Taking all of the above into consideration, a drop in value will likely be seen today and possibly into tomorrow. This will likely be a combination of traders liquidating positions from the recent push north, and also the fact that we’re in 4hr and daily supply at present (see above). We have no interest in selling here, simply because price closed positively last week (see above). The area that we have our eye on at the moment is 18110. If price reaches this far south, and holds firm, we would consider buying from this zone (with lower timeframe confirmation), and target the 4hr supply area seen above at 18279-18250 (located above the daily supply area seen at 18207-18117) as per the black arrows, on the assumption that most of the supply has already been taken out within the aforementioned 4hr supply area.

DOW 30

Levels to watch/live orders:

  • Buys: 18110 [Tentative – confirmation required] (Predicative stop-loss orders seen at: dependent on where one confirms this level).
  • Sells: Flat (Predicative stop-loss orders seen at: N/A).

XAU/USD (Gold)

Weekly view: From a weekly standpoint, the trend on Gold is still firmly south, and will remain that way in our opinion until price closes above the weekly trendline extended from the high 1488.0. Last week’s trading action, however, shows very little movement was seen, as price appears to be stranded in between weekly supply seen at 1223.1-1202.6, and a weekly demand area coming in at 1130.1-1168.6.

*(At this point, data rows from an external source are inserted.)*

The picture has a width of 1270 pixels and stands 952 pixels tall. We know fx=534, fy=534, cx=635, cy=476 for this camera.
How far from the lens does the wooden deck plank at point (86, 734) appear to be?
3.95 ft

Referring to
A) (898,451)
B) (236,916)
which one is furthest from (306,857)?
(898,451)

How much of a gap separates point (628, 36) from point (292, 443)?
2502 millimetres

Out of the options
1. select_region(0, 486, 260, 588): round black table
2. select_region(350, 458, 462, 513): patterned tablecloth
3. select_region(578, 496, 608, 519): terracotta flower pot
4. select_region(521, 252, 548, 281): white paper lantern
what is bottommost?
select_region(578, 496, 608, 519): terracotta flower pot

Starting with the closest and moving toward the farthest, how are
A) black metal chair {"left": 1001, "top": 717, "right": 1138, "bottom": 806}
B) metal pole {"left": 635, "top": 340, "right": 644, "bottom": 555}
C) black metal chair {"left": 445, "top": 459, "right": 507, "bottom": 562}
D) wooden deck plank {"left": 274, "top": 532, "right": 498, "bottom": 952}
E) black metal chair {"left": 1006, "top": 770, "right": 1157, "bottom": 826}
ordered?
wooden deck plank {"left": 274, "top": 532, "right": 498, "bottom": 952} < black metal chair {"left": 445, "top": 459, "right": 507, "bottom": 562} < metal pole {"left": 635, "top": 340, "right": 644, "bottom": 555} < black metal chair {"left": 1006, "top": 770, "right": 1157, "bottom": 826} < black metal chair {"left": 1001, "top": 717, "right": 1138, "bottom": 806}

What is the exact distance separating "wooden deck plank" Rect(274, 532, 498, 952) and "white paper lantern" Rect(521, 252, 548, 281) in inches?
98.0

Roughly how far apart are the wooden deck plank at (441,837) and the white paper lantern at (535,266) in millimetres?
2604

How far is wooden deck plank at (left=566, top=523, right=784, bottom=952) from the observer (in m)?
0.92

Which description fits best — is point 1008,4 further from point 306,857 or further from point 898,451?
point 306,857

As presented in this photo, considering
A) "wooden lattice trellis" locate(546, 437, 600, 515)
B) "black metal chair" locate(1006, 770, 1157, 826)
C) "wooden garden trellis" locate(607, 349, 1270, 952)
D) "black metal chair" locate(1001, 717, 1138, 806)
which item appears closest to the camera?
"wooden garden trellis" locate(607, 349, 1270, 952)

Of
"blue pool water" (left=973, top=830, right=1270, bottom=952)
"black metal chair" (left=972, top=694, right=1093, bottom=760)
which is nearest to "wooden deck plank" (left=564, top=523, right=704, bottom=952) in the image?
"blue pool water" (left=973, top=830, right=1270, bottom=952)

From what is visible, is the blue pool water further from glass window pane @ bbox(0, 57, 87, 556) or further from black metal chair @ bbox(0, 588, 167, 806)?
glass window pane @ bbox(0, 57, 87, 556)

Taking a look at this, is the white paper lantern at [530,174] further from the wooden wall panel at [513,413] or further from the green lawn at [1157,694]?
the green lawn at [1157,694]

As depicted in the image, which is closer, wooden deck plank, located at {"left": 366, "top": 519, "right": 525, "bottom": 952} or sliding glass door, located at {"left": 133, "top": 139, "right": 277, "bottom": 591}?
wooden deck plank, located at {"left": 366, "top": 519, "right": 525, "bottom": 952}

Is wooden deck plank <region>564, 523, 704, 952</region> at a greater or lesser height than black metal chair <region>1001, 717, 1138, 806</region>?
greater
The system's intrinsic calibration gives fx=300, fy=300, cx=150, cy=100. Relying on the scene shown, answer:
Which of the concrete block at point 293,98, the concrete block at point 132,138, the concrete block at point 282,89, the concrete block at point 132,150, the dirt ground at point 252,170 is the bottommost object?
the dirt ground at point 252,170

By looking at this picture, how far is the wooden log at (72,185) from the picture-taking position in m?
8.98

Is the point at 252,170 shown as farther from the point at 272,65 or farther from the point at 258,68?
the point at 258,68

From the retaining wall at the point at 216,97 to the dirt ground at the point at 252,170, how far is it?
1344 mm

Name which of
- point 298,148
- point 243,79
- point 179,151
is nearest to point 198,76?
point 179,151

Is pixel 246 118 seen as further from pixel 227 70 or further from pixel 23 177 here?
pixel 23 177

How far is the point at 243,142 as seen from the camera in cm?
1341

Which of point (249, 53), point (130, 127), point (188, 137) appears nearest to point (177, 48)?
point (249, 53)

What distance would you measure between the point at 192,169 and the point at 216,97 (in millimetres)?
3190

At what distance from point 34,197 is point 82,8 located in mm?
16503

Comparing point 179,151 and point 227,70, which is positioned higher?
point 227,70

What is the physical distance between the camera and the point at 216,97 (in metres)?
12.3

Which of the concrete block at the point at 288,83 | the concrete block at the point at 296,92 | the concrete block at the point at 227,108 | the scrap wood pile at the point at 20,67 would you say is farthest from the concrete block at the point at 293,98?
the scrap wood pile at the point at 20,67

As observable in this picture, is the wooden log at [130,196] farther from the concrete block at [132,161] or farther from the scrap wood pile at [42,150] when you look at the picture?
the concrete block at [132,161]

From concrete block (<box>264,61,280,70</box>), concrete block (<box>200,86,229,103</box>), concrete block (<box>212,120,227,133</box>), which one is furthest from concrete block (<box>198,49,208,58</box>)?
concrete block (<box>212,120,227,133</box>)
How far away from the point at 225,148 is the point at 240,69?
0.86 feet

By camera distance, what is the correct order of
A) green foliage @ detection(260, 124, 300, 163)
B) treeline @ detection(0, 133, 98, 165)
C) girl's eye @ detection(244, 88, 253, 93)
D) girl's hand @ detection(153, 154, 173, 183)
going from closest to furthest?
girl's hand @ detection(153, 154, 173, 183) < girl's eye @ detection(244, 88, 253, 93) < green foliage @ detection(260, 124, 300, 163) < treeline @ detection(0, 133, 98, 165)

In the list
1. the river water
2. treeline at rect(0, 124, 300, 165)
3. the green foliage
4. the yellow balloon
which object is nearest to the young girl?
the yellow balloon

Daily view: Last week’s daily action reveals that price once again tested daily support at 1178.3 on Thursday, which as you can see, saw very little follow-through buying interest on Friday. This support has held firm on four occasions now, yet each time, including the most recent, no higher high formed, which in itself could suggest buying weakness. A close below this daily barrier would not be the end of the world for the buyers mind you, since daily demand at 1159.4-1170.8 (located just within the aforementioned weekly demand area) is lurking just below to save the day.

4hr view: Take a quick look back at the AUD/USD and USD/JPY 4hr charts; the correlation to Gold’s recent price movement is near 100% at the moment! The only difference between these two pairs and Gold is there are two possible Gartley patterns forming on Gold at the moment, each with near-perfect symmetry. One has been colored in green – the bearish pattern, and the other in black – the bullish formation. The reversal zones which are shaded in yellow (bearish zone 1207.6/1201.7, bullish zone 1172.7/1176.5) both comprise of a clear and distinct 0.786 retracement of X-A, an AB=CD pattern and a 1.272 extension of A-B.

We’re sure most would agree, with the right confirmation signal seen within either of these 4hr Harmonic reversal zones, there is a very good chance a reversal will take place. However, which one do we think will see action first? Remember, there can only be one if we keep to the correct alignments of this pattern. Well, with the daily timeframe suggesting weakness is forming in the market at the moment (see above); we’re favoring a move lower to attack the bullish Gartley’s reversal zone first. In addition to this, we’re also seeing consumed demand just below the closing price 1188.4. Check out the clear demand consumption tails seen marked with a red trend line at 1184.2/1181.5. These tails were likely sent south to fill unfilled buy orders to continue rallying higher, thus with little buy orders left here, price should theoretically be free to drop down to test the 4hr demand area at 1177.6-1178.6. At this point, you may be thinking, but price has still not reached the Harmonic Gartley reversal zone. And you would be right; this is a potential obstacle, but not a strong one. See how price has already attacked this 4hr demand area once already on the 1st of May at 1170.3, this has very likely weakened the buyers here and considering the overall size of this area, we will likely see a fakeout next time it’s visited. A fakeout into where???? Right into our Harmonic reversal zone!

Gold

Levels to watch/live orders:

  • Buys: 1172.7/1176.5 [Tentative – confirmation required] (Predicative stop-loss orders seen at: dependent on where one confirms this level).
  • Sells: Flat (Predicative stop-loss orders seen at: N/A).